> [DATA PROVIDED]
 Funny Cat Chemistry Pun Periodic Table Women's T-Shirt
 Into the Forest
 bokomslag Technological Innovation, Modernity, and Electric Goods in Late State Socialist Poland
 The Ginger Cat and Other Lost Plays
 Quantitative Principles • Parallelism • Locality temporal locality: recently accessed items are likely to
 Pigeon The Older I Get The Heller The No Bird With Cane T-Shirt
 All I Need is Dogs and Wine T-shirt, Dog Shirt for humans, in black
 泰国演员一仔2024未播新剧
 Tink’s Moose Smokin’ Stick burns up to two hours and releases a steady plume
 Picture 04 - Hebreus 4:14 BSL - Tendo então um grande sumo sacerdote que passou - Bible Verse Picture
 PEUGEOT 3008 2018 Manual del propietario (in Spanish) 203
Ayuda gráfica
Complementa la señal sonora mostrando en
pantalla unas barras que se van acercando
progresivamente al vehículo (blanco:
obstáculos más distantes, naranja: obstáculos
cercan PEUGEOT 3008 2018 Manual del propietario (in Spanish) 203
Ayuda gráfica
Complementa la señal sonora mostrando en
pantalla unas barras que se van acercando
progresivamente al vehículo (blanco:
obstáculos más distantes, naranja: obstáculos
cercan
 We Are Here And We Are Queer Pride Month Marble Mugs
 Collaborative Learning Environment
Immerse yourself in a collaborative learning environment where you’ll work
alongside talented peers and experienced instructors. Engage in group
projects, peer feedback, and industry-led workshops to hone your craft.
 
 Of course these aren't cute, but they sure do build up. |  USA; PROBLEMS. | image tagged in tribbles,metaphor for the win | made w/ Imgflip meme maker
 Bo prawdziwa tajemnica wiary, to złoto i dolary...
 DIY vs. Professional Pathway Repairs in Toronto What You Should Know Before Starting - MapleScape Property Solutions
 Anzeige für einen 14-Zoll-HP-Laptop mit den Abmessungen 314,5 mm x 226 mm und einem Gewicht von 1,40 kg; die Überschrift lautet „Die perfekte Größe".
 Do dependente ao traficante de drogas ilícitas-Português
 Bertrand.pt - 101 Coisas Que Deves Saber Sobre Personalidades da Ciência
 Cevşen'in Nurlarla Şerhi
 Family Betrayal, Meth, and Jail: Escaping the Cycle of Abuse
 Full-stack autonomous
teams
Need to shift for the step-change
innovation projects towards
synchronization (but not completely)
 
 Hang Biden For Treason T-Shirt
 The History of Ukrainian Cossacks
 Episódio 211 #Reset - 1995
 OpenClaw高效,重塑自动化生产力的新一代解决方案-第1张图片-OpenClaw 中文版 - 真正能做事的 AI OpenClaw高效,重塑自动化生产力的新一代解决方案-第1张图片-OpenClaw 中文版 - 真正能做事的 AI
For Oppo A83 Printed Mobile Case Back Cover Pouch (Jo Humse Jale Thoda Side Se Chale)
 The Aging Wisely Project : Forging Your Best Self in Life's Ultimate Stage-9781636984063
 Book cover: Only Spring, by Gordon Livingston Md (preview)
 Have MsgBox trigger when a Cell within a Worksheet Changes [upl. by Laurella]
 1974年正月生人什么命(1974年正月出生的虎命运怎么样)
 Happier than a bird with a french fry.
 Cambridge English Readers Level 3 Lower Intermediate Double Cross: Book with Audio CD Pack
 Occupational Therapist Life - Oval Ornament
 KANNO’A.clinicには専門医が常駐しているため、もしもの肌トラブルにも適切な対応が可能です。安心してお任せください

> [EXERCISE GOAL]
Reproduce the listing above exactly as far as the line with "泰国演员一仔2024未播新剧", that line included.

> [RESPONSE TO THE TASK]
 Funny Cat Chemistry Pun Periodic Table Women's T-Shirt
 Into the Forest
 bokomslag Technological Innovation, Modernity, and Electric Goods in Late State Socialist Poland
 The Ginger Cat and Other Lost Plays
 Quantitative Principles • Parallelism • Locality temporal locality: recently accessed items are likely to
 Pigeon The Older I Get The Heller The No Bird With Cane T-Shirt
 All I Need is Dogs and Wine T-shirt, Dog Shirt for humans, in black
 泰国演员一仔2024未播新剧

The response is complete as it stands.